| Supplied text |
Over the course of my last few articles, I have covered some of the most significant elements of string construction, and the impact that these elements have on both the tone and playability of strings for blues guitarists.

If you haven’t had a chance to check those articles out, and you are also looking to find out a bit more about the differences between string sets, then you can find them here:

In today’s article, I’ll be rounding off this series by looking at the final element of string design which in my opinion is worth taking into account when you are looking for a new set of strings. And that is the way that your strings are wound.

This is a topic that is less frequently discussed than some of those which I have covered in my previous articles. However despite this, it does have an impact on tone and playability, and is therefore worth taking into account.

So without further ado, let’s get into it! Here is everything you need to know about string winding and the impact it has on your guitar strings.

The basics of guitar string construction

Before we look at string winding and the various different ways that manufacturers wind their strings, we first need to understand what string winding is and where it fits within the string manufacturing process.Almost all electric guitar strings (at least of which I am aware), are made from a type of high-carbon steel wire.

In a ‘normal’ set of electric guitar strings, the core wire of the low E, A and D strings is then wrapped in a different material. Conversely, the G, B and high E strings are normally left ‘plain’. They are not wrapped in any other material, and are constructed just using steel.

As noted in my previous articles, manufacturers can (and often do) alter some of the elements of these bass strings. They wrap them in a variety of different materials, and also alter the shape of the core wire. Changing either or both of these elements will alter the tone and playability of the bass strings on a guitar. And as such they are worth taking into consideration.

The final element which we will be exploring today, is the way in which these lower strings are wound. There are a variety of different options here and each has an impact on tone and playability.

String winding

Broadly speaking, there are 3 main types of winding technique used on modern guitar strings. As such, you are most likely to encounter strings which are: 

  • Round wound
  • Half round
  • Flat wound

Each of these terms refers to the shape of the wire that is used to wrap the core wire of the low E, A and D strings.

As the name suggests, in the case of round wound strings, a cylindrical piece of wire is used to wrap the core of the string. This cylindrical wire is wound very tightly around the string, and the spaces between each of the circular winds creates a series of ridges along the strings.

If you look at strings that have been round wound, you will see tiny ridges all the way along the string which separate the circular strips of wire from one another.

On the other side of the spectrum, a flat wound string is constructed using a wire that is flat and ribbon like in shape. Again this is wound very tightly around the core wire. This time though, the flat wire shape does not create a series of ridges. Instead it wraps tightly around the core wire and creates a smoother wrap.

| Dataset content |
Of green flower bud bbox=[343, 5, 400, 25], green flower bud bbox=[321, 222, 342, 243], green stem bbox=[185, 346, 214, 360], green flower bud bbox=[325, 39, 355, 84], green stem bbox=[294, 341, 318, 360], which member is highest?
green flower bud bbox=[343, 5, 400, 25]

| Problems to solve |
1. From the guitar string article above, copy the passage word for word, beginning at the words "Broadly speaking, there" and stopping after "and D strings.".
2. Pick up the article on guitar string winding right after its last sentence and keep writing it.

| Answers |
1.
Broadly speaking, there are 3 main types of winding technique used on modern guitar strings. As such, you are most likely to encounter strings which are: 

  • Round wound
  • Half round
  • Flat wound

Each of these terms refers to the shape of the wire that is used to wrap the core wire of the low E, A and D strings.

2.
Finally, you also have half wound, or ground wound strings (as they are sometimes called). At the start of their manufacturing process, half wound strings are constructed in the same way as round wound strings. However once they have been wound, they are then ‘precision ground’ and polished. This gets rid of the ridges that exist on round wound strings and again creates a smoother surface on the string.

Now that we understand what each of these terms refer to, we can look at how they compare with regards to tone and feel, as well as a variety of other factors.

Round wound guitar strings

If the concept of string winding is new to you, then the likelihood is that you have been playing round wound guitar strings up to this point. Round wound guitar strings are by far the most common. And in fact, the ‘standard’ guitar strings offered by all of the main string manufacturers are round wound.

From a tonal perspective, round wound guitar strings have a slightly brighter and sharper tone. They highlight the treble frequencies in your sound and push those through the mix. They also have greater sustain and attack than the other types of string listed here.

The drawback of using round wound guitar strings is that they can produce quite a bit of ‘handling’ noise. The ridges in the strings create friction - both with your fingers and against the frets and fretboard. And this can create unwanted noise when you are changing chords, as well as implementing techniques like sliding.

Finally - of the 3 main types of string listed here, round wound guitar strings have the shortest life span. Dirt, sweat and small particles of skin can get into the ridges between the cylindrical winds of the wrap wire. This causes the string to age and it will start to deaden the sound of the string over time.  It is also for this reason that round wound strings often have a bright and articulate sound to begin with, but lose that brightness over time.

Flat wound guitar strings

When compared with round wound guitar strings, flat wound guitar strings sit at the opposite end of the spectrum in almost every regard.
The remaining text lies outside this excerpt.